Ref. No.: WO/HQRS/SCP/2010
6, July 2010
To,
Shri Jairam Ramesh
Hon’ble Minister of State (Independent Charge)
Ministry of Environment and Forests
Paryavaran Bhavan
New Delhi
Sub: Appeal for interventions into management of the Similipal Tiger Reserve
Sir,
We are a proactive nature and wildlife conservation group associated in the conservation efforts in Similipal forests in Orissa. It is to state that the extremist onslaught on the Similipal Tiger Reserve (STR) in
Orissa last year, has raised a lot of problems for its administration. With its devastated infrastructure and enhanced insecurity atmosphere, the institutional capacity of the STR to protect and enforce the
provisions of our wildlife related statues had taken a beating.
However of late, dedicated efforts by the park administration have resulted in improvements in staff presence inside the STR. This is a crucial improvement from a stage last year when the whole park was
devoid of any staff/personnel for many months. The period after the March-April 2009 attacks saw poachers and timber smugglers having a field day in the reserve.

● Stored data
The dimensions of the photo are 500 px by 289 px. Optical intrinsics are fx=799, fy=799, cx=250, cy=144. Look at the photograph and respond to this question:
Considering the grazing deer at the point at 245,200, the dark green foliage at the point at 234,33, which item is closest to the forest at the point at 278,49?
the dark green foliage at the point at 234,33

● Tasks for this exercise
1) According to the letter on the Similipal Tiger Reserve, when did the attacks on the reserve take place?
2) Do these statements agree with the letter on the Similipal Tiger Reserve? (a) The Similipal forests are in Orissa. (b) Staff stayed inside the park throughout the months after last year's attacks. (c) Poachers and timber smugglers were active in the reserve after the attacks.
3) Write out the part of the letter on the Similipal Tiger Reserve starting with "Ref. No.: WO/HQRS/SCP/2010" and going on through "taken a beating.".

● Full solutions
1) March-April 2009

2)
(a) Yes: "conservation efforts in Similipal forests in Orissa."
(b) No: "the whole park was devoid of any staff/personnel for many months."
(c) Yes: "saw poachers and timber smugglers having a field day in the reserve."

3)
Ref. No.: WO/HQRS/SCP/2010
6, July 2010
To,
Shri Jairam Ramesh
Hon’ble Minister of State (Independent Charge)
Ministry of Environment and Forests
Paryavaran Bhavan
New Delhi
Sub: Appeal for interventions into management of the Similipal Tiger Reserve
Sir,
We are a proactive nature and wildlife conservation group associated in the conservation efforts in Similipal forests in Orissa. It is to state that the extremist onslaught on the Similipal Tiger Reserve (STR) in
Orissa last year, has raised a lot of problems for its administration. With its devastated infrastructure and enhanced insecurity atmosphere, the institutional capacity of the STR to protect and enforce the
provisions of our wildlife related statues had taken a beating.